La représentation de deux opéras en un même spectacle pose toujours question. Si certains binômes s’imposent d’eux-mêmes – Cavalleria Rusticana et I pagliacci, L’Heure espagnole et L’Enfant et les sortilèges –, d’autres paraissent moins évidents. Charge alors au metteur en scène de convaincre du bien-fondé de l’appariement, note d’intention à l’appui, pour un résultat souvent tiré par les cheveux. Faut-il par exemple proposer Iolanta, dont la durée avoisine l’heure et demie, seule ou accompagnée d’un autre ouvrage ? L’opéra de Paris a choisi l’année prochaine de la coupler au ballet Casse-Noisette, comme l’avait prévu Tchaïkovski à l’origine.

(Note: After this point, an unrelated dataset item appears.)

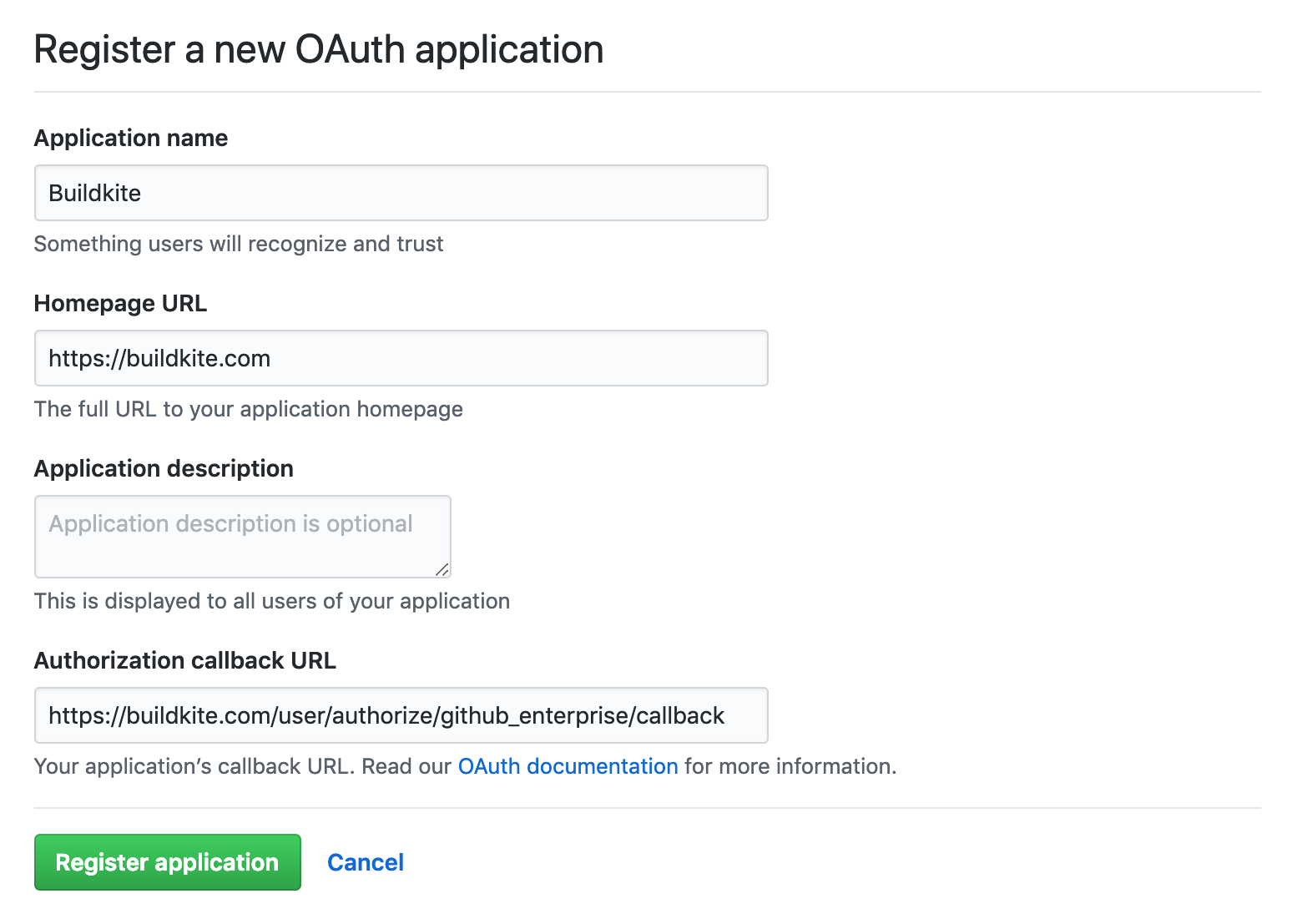 Screenshot of the form to Register an OAuth Application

Le Théâtre national de Prague a décidé, lui, de ne pas chercher midi à quatorze heures. Son choix s’est porté sur Le Rossignol. Les deux opéras sont russes et ne comportent qu’un acte. Les similitudes s’arrêtent là, tant au niveau des thèmes abordés que de l’écriture musicale. Chacun des deux ouvrages reste en effet fermement ancré dans son époque (bien que la composition du Rossignol en deux périodes séparées de plusieurs années induise au sein même de la partition un écart de style que Stravinsky n’a pu éviter). Ce sont donc deux spectacles distincts qu’a imaginé Dominik Beneš, si différents qu’on a du mal à penser qu’ils ont été signés de la même main. Onirique et abstrait, Le Rossignol opte pour un style chorégraphié dans un décor épuré, écrasé par une lune immense favorisant un jeu diffus de lumière, tantôt rouge, tantôt bleu. Réaliste au contraire, Iolanta a pour cadre une scène jonchée de fleurs, rythmée par deux immenses rideaux représentant une forêt. L’approche privilégie un mouvement naturel. Plutôt que de chercher des correspondances là où il n’y en a pas, le metteur en scène s’est préoccupé de composer un univers visuel en relation avec la musique et le livret. N’est-ce pas toujours ainsi qu’il faudrait procéder ?
© Národní divadlo
D’un opéra à l’autre, les similitudes vocales sont également limitées. Jaroslav Březina et Yukiko Šrejmová Kinjo se chargent de faire le lien. Si Le Rossignol leur offre l’occasion de faire valoir, l’un en Pêcheur, l’autre en Cuisinière, un chant irréprochable, un rien trop musclé cependant pour le ténor dans un rôle où l’on attend davantage de poésie, Iolanta ne leur concède que peu de notes. Chez Tchaïkovski s’impose d’abord Veronika Dzhioeva, soprano russe dont la voix, par la rondeur généreuse du son, rappelle celle de sa compatriote Anna Netrebko. Cette Iolanta sensuelle et épanouie assume sans difficulté une tessiture pas si confortable, du grave naturellement sonore à l’aigu dardé et précis. Vaudemont fragile, Aljaž Farasin est un authentique ténor lyrique au charme certain, égaré dans une partition inadaptée à ses moyens actuels. Accepter un tel contrat sans en avoir ni la puissance, ni la vaillance, ni l’endurance (bien qu’il en possède toutes les notes), n’est-ce pas – hélas – poser une hypothèque sur l’avenir ? Que le timbre de Vladimír Chmelo paraisse érodé n’a rien d’inacceptable – le poids des ans peut expliquer l’expérience du sage –, que la voix plafonne dans son seul air s’avère plus gênant. En Robert, Roman Janál ne manquerait ni de panache, ni de séduction s’il n’était renvoyé dans l’ombre par Zdeněk Plech. Cette basse à la voix somptueuse et colossale pourrait en soignant davantage sa ligne de chant prétendre aux plus grandes scènes internationales. Dans Le Rossignol auparavant, Stravinsky n’a vraiment d’exigences que pour le rôle-titre. C’est presque naturellement que l’Empereur – Aleš Jenis – et sa suite – Miloš Horák et Luděk Vele – semblent en retrait tandis qu’ Olga Jelínková répond à toutes les sollicitations de l’écriture, en termes de virtuosité et de musicalité, d’une voix de soprano colorature dépourvue d’acidité.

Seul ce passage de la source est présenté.